> [Given task]
Reproduce the records verbatim, from the line containing "With the options" through the end of the records, including both ends.

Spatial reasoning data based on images

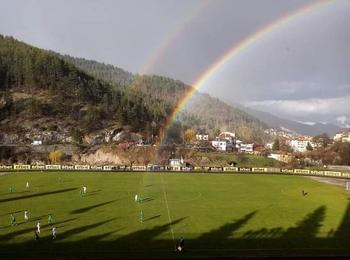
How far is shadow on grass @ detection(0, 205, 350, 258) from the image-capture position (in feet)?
143

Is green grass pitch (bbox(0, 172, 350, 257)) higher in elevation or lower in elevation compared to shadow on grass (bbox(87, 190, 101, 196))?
lower

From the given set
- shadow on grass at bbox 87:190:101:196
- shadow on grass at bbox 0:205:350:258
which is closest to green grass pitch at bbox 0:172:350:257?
shadow on grass at bbox 0:205:350:258

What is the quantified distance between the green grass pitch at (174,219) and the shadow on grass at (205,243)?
93 mm

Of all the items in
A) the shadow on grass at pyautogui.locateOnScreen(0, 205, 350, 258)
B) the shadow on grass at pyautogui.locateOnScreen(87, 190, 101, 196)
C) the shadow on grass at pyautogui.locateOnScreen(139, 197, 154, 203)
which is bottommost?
the shadow on grass at pyautogui.locateOnScreen(0, 205, 350, 258)

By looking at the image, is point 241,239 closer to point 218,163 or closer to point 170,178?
point 170,178

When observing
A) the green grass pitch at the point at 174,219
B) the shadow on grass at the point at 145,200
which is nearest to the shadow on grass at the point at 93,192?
the green grass pitch at the point at 174,219

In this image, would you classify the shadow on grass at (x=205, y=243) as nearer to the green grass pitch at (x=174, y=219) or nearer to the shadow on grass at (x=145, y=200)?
the green grass pitch at (x=174, y=219)

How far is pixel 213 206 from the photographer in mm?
70750

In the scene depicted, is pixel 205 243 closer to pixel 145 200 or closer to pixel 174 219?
pixel 174 219

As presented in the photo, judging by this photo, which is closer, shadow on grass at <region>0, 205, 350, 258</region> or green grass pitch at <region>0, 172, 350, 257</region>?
shadow on grass at <region>0, 205, 350, 258</region>

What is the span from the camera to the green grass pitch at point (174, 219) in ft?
150

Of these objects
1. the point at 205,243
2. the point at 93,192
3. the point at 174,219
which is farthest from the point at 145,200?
the point at 205,243

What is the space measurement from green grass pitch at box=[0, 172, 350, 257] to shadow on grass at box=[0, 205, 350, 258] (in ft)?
0.30

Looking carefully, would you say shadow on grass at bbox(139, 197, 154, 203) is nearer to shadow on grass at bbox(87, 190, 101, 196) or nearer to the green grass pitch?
the green grass pitch
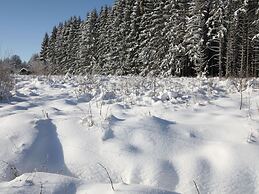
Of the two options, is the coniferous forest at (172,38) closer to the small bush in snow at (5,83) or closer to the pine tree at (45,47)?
the small bush in snow at (5,83)

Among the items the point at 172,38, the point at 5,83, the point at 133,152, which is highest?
the point at 172,38

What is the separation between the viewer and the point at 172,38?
34531 millimetres

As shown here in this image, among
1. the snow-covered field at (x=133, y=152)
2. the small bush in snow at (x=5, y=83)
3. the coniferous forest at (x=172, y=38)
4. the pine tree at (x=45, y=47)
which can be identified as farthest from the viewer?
the pine tree at (x=45, y=47)

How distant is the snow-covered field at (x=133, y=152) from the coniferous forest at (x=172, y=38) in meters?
16.0

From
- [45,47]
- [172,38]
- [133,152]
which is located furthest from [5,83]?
[45,47]

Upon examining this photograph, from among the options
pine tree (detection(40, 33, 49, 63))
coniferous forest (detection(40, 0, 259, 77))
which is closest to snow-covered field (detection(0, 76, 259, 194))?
coniferous forest (detection(40, 0, 259, 77))

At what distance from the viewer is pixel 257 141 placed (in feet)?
13.3

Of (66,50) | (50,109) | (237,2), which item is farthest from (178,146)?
(66,50)

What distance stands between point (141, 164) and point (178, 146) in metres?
0.54

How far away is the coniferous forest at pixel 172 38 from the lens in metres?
30.8

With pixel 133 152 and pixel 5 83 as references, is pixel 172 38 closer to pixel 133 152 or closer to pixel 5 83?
pixel 5 83

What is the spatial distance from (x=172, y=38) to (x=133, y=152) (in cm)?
3150

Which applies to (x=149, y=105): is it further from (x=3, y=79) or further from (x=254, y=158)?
(x=3, y=79)

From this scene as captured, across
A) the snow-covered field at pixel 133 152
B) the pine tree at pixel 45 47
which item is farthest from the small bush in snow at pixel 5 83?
the pine tree at pixel 45 47
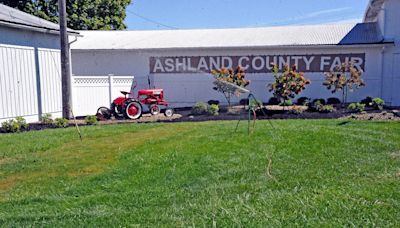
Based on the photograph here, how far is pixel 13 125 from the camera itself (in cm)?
1044

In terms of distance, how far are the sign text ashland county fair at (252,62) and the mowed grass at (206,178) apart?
305 inches

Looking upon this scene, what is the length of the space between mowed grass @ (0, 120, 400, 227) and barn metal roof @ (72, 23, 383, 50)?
333 inches

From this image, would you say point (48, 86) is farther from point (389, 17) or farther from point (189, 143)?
point (389, 17)

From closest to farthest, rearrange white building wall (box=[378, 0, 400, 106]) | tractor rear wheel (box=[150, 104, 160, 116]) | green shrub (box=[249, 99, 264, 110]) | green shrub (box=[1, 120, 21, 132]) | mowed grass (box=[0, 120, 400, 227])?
mowed grass (box=[0, 120, 400, 227]), green shrub (box=[249, 99, 264, 110]), green shrub (box=[1, 120, 21, 132]), tractor rear wheel (box=[150, 104, 160, 116]), white building wall (box=[378, 0, 400, 106])

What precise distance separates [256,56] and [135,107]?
6.91 metres

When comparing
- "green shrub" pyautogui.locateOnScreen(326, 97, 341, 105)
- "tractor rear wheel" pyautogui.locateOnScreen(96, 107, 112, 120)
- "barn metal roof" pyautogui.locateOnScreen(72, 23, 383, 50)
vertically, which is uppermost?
"barn metal roof" pyautogui.locateOnScreen(72, 23, 383, 50)

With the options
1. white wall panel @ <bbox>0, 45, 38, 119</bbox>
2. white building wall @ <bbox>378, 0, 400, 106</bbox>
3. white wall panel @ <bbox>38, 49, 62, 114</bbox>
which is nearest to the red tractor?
white wall panel @ <bbox>38, 49, 62, 114</bbox>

> [Problem solution]
With the options
1. white wall panel @ <bbox>0, 45, 38, 119</bbox>
2. white building wall @ <bbox>378, 0, 400, 106</bbox>
3. white wall panel @ <bbox>38, 49, 62, 114</bbox>
which is nearest to the red tractor?
white wall panel @ <bbox>38, 49, 62, 114</bbox>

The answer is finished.